**Selected excerpt:**
..............................
Creating a Very Simple Linked List

Creating a very simple linked list

A Linked List, at its core is a bunch of Nodes linked together.

So, you need to start with a simple Node class:

public class Node {
    public Node next;
    public Object data;
}

Then your linked list will have as a member one node representing the head (start) of the list:

public class LinkedList {
    private Node head;
}

Then you need to add functionality to the list by adding methods. They usually involve some sort of traversal along all of the nodes.

public void printAllNodes() {
    Node current = head;
    while (current != null) 
    {
        Console.WriteLine(current.data);
        current = current.next;
    }
}

Also, inserting new data is another common operation:

public void Add(Object data) {
    Node toAdd = new Node();
    toAdd.data = data;
    Node current = head;
    // traverse all nodes (see the print all nodes method for an example)
    current.next = toAdd;
}

This should provide a good starting point.

Simple linked list in C++

This is the most simple example I can think of in this case and is not tested. Please consider that this uses some bad practices and does not go the way you normally would go with C++ (initialize lists, separation of declaration and definition, and so on). But that are topics I can't cover here.

#include <iostream>
using namespace std;

class LinkedList{
    // Struct inside the class LinkedList
    // This is one node which is not needed by the caller. It is just
    // for internal work.
    struct Node {
        int x;
        Node *next;
    };

// public member
public:
    // constructor
    LinkedList(){
        head = NULL; // set head to NULL
    }

    // destructor
    ~LinkedList(){
        Node *next = head;
        
        while(next) {              // iterate over all elements
            Node *deleteMe = next;
            next = next->next;     // save pointer to the next element
            delete deleteMe;       // delete the current entry
        }
    }
    
    // This prepends a new value at the beginning of the list
    void addValue(int val){
        Node *n = new Node();   // create new Node
        n->x = val;             // set value
        n->next = head;         // make the node point to the next node.
                                //  If the list is empty, this is NULL, so the end of the list --> OK
        head = n;               // last but not least, make the head point at the new node.
    }

    // returns the first element in the list and deletes the Node.
    // caution, no error-checking here!
    int popValue(){
        Node *n = head;
        int ret = n->x;

        head = head->next;
        delete n;
        return ret;
    }

// private member
private:
    Node *head; // this is the private member variable. It is just a pointer to the first Node
};

int main() {
    LinkedList list;

    list.addValue(5);
    list.addValue(10);
    list.addValue(20);

    cout << list.popValue() << endl;
    cout << list.popValue() << endl;
    cout << list.popValue() << endl;
    // because there is no error checking in popValue(), the following
    // is undefined behavior. Probably the program will crash, because
    // there are no more values in the list.
..............................
**Supplied information:**
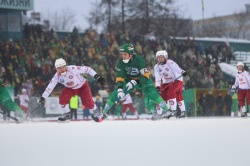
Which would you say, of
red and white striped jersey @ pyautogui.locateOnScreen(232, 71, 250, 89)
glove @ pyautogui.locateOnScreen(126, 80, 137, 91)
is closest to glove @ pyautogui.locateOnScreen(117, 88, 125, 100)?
..............................
**Task to complete:**
Carry on the page about building simple linked lists, starting right after its last line.

**Task response:**
    // cout << list.popValue() << endl;
    return 0;
}

I would strongly suggest you to read a little bit about C++ and Object oriented programming. A good starting point could be this: http://www.galileocomputing.de/1278?GPP=opoo

EDIT: added a pop function and some output. As you can see the program pushes 3 values 5, 10, 20 and afterwards pops them. The order is reversed afterwards because this list works in stack mode (LIFO, Last in First out)

Creating a LinkedList class from scratch

If you're actually building a real system, then yes, you'd typically just use the stuff in the standard library if what you need is available there. That said, don't think of this as a pointless exercise. It's good to understand how things work, and understanding linked lists is an important step towards understanding more complex data structures, many of which don't exist in the standard libraries.

There are some differences between the way you're creating a linked list and the way the Java collections API does it. The Collections API is trying to adhere to a more complicated interface. The Collections API linked list is also a doubly linked list, while you're building a singly linked list. What you're doing is more appropriate for a class assignment.

With your LinkedList class, an instance will always be a list of at least one element. With this kind of setup you'd use null for when you need an empty list.

Think of next as being "the rest of the list". In fact, many similar implementations use the name "tail" instead of "next".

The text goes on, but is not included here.